==== Available data
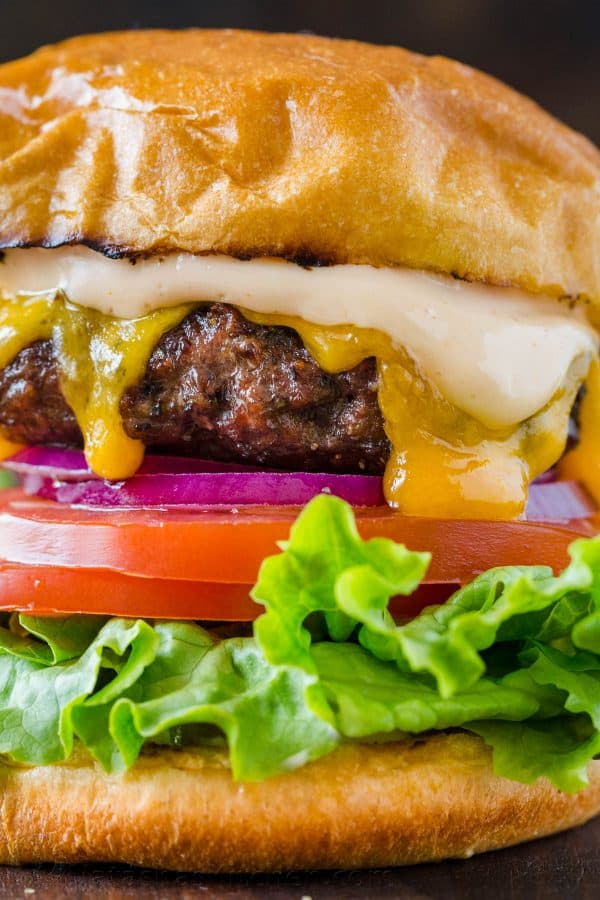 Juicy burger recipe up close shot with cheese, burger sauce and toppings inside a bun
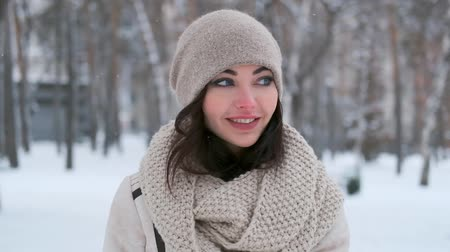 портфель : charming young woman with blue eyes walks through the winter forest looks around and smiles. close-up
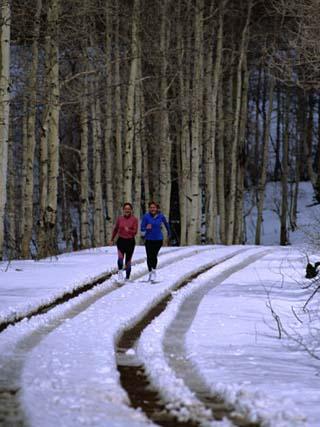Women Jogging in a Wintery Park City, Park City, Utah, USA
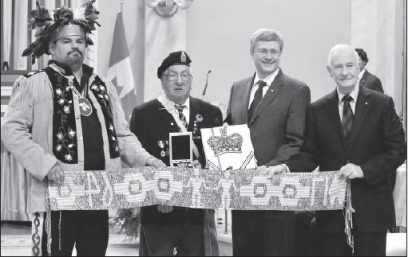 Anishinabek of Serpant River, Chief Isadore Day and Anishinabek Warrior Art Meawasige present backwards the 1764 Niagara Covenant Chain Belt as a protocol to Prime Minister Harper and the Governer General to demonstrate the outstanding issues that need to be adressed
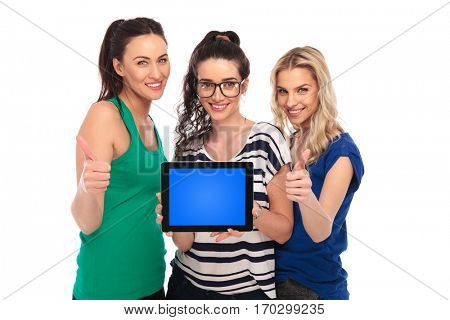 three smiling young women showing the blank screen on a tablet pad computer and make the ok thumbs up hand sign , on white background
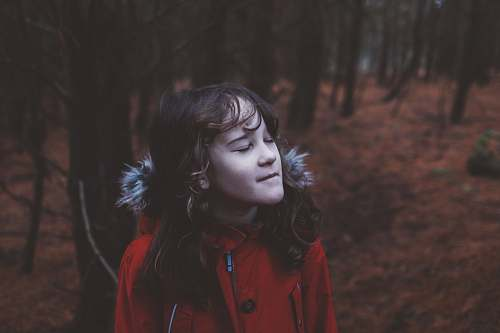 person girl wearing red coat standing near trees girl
========
About this exercise: Please reproduce the lines above from the one containing "three smiling young" through the final line, exactly and inclusively, leaving out each picture.

Result:
 three smiling young women showing the blank screen on a tablet pad computer and make the ok thumbs up hand sign , on white background
 person girl wearing red coat standing near trees girl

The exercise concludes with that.